IIT Hyderabad: The International Institute of Information Technology (IIT) Hyderabad’s researchers revealed during a presentation at the Black Hat Europe security conference that the majority of Android password managers are susceptible to AutoSpill, even in the absence of JavaScript injection.
IIT Hyderabad’s big discovery
The IIT Hyderabad University researchers who found the vulnerability and presented their findings at Black Hat Europe this week have named it “AutoSpill,” and it can lead to the exposure of users’ saved credentials from mobile password managers by getting around Android’s secure autofill mechanism.
According to the researchers Ankit Gangwal, Shubham Singh, and Abhijeet Srivastava, password managers may become “disoriented” as to where to direct the user’s login information when an Android app loads a login page in WebView, exposing their credentials to the native fields of the underlying app instead. That’s because Google’s preinstalled WebView engine generates an autofill request and enables developers to show web content in-app without opening a web browser.

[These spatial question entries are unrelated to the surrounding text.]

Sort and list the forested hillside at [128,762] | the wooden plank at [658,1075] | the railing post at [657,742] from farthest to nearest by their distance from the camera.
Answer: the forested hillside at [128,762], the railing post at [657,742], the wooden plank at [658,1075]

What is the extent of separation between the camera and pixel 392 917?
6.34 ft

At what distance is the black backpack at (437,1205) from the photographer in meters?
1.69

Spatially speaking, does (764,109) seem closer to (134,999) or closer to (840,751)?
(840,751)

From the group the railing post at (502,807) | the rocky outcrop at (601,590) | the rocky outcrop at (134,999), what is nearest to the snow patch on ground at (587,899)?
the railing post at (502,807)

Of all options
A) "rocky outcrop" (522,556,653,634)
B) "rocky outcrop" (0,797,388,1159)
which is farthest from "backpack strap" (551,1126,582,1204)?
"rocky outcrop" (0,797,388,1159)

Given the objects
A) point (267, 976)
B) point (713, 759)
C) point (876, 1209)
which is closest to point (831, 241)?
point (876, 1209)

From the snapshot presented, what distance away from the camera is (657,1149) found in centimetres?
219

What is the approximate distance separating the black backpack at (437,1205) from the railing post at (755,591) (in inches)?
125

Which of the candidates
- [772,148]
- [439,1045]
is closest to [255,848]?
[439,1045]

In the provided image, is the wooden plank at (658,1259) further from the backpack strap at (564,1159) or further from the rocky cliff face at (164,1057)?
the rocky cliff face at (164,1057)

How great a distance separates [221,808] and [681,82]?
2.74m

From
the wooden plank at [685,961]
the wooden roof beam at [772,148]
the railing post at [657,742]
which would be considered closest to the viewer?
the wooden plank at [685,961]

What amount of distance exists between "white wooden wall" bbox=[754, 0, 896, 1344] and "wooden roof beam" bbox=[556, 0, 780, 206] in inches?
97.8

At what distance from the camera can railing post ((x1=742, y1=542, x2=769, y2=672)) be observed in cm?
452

“When the password manager is invoked to autofill the credentials, ideally, it should autofill only into the Google or Facebook page that has been loaded. But we found that the autofill operation could accidentally expose the credentials to the base app,” researcher Gangwal told TechCrunch.
How can hackers use it?
If the user is on WebView within an unknown or malicious app, then an attacker can successfully exploit AutoSpill. Moreover, if you’re using the primary Google account on your personal Android phone, autofill from password manager apps might not be necessary. Now that the creators of password management apps have acknowledged that there is a problem, the problem should soon be fixed.